To use the password invalidation security feature, you need to define the ChangePassword view for your store.
ChangePassword
This view is displayed if a user's password has expired. It should provide the user with a form to enter the current (expired) password and a new password. The Submit button invokes the ResetPassword command. There should also be a Cancel button that redirects the user to another page, in most cases, the storefront page.
ChangePassword attributes
- ECConstants.EC_PASSWORD_EXPIRED_FLAG
- 1
- The user's password has expired. This attribute is required in order to distinguish this view from the view used for the password change feature as they are the same. The view for the password change could be invoked by a user, and the JSP assigned to this view should be the same for both cases. The JSP should look for this attribute in order to decide what to display.
- null
- The attribute is not on a URL . This is normal password change behavior
- ECUserConstants.EC_UREG_LOGONID
- The current user logon id.
- ECConstants.EC_LOGIN_RETURN_URL
- The URL to which the browser is redirected after a successful password change. This URL will be passed to an action command under the name ECConstants.EC_URL.

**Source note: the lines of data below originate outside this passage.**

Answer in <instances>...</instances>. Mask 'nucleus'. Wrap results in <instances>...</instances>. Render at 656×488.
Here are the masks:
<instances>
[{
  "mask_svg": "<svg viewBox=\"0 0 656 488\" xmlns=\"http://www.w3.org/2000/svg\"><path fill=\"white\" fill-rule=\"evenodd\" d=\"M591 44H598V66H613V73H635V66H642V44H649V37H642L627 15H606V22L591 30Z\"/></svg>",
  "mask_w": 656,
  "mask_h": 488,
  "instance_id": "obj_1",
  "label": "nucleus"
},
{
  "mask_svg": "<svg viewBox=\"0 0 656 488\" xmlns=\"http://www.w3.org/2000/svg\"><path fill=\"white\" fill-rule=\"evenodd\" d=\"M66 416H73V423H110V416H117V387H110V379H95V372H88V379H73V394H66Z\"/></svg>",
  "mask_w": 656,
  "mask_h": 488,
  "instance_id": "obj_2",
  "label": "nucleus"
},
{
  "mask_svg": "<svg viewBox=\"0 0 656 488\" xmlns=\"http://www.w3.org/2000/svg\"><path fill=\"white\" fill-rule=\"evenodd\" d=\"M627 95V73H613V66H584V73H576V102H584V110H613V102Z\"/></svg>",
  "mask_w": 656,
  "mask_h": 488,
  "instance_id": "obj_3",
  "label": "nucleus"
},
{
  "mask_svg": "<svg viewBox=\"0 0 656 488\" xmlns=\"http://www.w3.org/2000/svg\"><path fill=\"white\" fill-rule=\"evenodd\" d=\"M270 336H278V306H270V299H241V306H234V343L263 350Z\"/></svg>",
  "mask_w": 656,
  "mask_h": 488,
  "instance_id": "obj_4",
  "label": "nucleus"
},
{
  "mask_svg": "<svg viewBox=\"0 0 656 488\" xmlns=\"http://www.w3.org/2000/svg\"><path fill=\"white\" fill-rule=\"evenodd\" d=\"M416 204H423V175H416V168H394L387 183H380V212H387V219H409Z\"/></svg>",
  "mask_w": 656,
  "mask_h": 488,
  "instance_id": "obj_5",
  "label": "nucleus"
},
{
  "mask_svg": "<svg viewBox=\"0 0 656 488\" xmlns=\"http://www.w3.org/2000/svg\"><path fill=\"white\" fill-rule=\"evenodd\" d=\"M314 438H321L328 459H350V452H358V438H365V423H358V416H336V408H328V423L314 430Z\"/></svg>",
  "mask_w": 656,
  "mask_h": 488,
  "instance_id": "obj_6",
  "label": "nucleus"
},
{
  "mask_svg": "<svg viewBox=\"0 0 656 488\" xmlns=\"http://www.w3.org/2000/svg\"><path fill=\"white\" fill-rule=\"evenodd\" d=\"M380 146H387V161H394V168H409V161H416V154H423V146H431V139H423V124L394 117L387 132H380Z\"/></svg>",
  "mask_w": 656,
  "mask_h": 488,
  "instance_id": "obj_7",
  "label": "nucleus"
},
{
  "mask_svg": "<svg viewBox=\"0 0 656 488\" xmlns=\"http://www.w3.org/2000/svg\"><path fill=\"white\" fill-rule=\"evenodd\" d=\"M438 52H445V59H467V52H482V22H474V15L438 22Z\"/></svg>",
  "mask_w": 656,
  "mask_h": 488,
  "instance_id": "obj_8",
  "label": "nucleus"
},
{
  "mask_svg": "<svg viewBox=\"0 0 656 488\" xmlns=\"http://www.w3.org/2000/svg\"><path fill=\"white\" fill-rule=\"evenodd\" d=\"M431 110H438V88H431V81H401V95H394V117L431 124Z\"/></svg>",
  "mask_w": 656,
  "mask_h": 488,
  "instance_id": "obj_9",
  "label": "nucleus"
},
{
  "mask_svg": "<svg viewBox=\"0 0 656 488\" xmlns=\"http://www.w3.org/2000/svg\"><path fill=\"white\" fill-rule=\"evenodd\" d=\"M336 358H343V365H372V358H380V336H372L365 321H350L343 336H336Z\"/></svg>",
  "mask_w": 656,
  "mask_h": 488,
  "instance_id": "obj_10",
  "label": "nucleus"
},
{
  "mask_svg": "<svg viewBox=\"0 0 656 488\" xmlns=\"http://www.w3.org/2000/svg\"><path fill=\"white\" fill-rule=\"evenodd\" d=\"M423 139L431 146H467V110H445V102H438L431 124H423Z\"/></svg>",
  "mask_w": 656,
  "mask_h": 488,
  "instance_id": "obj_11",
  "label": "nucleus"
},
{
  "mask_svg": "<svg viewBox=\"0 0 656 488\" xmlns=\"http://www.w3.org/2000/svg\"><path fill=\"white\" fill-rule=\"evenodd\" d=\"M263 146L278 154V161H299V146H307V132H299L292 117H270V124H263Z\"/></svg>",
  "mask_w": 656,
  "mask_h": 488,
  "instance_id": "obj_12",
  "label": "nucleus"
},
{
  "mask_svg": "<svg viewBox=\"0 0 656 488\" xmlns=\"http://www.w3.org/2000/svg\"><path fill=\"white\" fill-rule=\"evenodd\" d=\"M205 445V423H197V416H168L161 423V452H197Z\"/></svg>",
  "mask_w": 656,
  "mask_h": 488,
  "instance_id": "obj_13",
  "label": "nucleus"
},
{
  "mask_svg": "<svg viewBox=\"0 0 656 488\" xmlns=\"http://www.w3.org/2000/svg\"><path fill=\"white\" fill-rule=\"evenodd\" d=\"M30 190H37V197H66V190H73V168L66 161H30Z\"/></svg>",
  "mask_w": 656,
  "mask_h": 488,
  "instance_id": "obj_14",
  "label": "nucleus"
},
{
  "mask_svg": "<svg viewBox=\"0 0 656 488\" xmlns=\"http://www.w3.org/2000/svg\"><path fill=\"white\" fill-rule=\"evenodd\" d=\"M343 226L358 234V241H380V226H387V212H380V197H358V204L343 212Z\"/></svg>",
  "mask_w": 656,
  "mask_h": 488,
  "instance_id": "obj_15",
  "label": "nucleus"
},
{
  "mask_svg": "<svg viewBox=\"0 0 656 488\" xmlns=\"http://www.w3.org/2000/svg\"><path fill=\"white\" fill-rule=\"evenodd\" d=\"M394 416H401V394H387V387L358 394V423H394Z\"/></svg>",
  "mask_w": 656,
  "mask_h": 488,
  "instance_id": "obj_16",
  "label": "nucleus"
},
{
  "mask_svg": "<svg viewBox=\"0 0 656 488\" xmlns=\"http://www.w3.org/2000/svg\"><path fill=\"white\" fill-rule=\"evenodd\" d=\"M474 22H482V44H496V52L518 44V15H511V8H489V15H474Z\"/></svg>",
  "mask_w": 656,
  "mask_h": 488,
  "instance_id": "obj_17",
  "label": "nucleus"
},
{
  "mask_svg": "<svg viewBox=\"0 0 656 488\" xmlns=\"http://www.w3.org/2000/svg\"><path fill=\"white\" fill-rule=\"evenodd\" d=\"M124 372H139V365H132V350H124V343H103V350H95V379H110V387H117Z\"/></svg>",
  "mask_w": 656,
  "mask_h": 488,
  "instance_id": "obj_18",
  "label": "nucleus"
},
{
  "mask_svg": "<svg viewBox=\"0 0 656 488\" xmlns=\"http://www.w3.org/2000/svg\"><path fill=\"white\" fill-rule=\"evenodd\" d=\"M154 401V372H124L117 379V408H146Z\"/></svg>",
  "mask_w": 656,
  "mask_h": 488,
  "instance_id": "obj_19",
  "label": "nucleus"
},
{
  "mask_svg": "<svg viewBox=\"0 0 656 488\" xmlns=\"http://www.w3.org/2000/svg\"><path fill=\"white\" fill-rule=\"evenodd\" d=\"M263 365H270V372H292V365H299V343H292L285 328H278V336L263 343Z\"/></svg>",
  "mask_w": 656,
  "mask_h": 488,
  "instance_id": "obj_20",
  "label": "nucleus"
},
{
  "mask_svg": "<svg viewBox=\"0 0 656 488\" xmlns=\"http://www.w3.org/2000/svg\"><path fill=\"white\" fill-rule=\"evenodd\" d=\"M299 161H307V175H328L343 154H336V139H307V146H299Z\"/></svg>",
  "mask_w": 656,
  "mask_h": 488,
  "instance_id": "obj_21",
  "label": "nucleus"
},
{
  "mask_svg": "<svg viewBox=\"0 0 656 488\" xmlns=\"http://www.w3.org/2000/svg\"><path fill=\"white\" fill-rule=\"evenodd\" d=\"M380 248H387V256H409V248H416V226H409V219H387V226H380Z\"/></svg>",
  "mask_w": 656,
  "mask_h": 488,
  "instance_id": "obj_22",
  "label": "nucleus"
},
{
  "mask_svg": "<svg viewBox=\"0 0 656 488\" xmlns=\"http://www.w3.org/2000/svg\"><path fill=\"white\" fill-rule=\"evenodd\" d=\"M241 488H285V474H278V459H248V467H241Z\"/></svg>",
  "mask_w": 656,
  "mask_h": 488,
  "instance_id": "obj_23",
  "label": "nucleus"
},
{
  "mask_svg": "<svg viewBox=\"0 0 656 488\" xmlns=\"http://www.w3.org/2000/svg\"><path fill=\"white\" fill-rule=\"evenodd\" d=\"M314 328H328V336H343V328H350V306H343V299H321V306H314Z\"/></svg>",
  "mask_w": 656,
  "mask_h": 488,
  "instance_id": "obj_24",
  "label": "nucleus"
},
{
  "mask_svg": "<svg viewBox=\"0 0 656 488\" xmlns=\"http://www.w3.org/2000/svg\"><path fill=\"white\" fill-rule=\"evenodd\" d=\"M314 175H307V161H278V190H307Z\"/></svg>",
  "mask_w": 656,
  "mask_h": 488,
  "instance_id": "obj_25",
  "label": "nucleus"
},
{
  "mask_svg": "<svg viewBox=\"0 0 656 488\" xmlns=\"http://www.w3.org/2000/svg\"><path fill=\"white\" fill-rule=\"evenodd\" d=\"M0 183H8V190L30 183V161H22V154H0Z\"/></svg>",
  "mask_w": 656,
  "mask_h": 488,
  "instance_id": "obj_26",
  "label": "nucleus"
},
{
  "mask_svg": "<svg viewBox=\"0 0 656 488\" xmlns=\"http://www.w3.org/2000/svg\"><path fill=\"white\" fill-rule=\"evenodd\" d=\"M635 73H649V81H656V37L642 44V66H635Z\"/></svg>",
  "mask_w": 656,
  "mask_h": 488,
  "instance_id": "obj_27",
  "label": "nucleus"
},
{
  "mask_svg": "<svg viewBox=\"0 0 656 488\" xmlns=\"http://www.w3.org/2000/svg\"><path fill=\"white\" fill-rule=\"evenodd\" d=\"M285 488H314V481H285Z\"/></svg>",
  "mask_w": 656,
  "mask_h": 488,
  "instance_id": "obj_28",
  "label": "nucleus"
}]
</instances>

ChangePassword form attributes
- ECUserConstants.EC_UREG_LOGONID
- The logon ID of the user. The current logon ID has been passed in to the view.
- ECUserConstants.EC_UREG_LOGONPASSWORDOLD
- The old password.
- ECUserConstants.EC_UREG_LOGONPASSWORD
- The new password.
- ECUserConstants.EC_UREG_LOGONPASSWORDVERIFY
- The new password verification.
- ECConstants.EC_URL
- The URL where users are redirected after a successful password change. The value has been passed in to the view.
- ECUserConstants.EC_RELOGIN_URL
- The URL where the browser is redirected if the password change is not successful.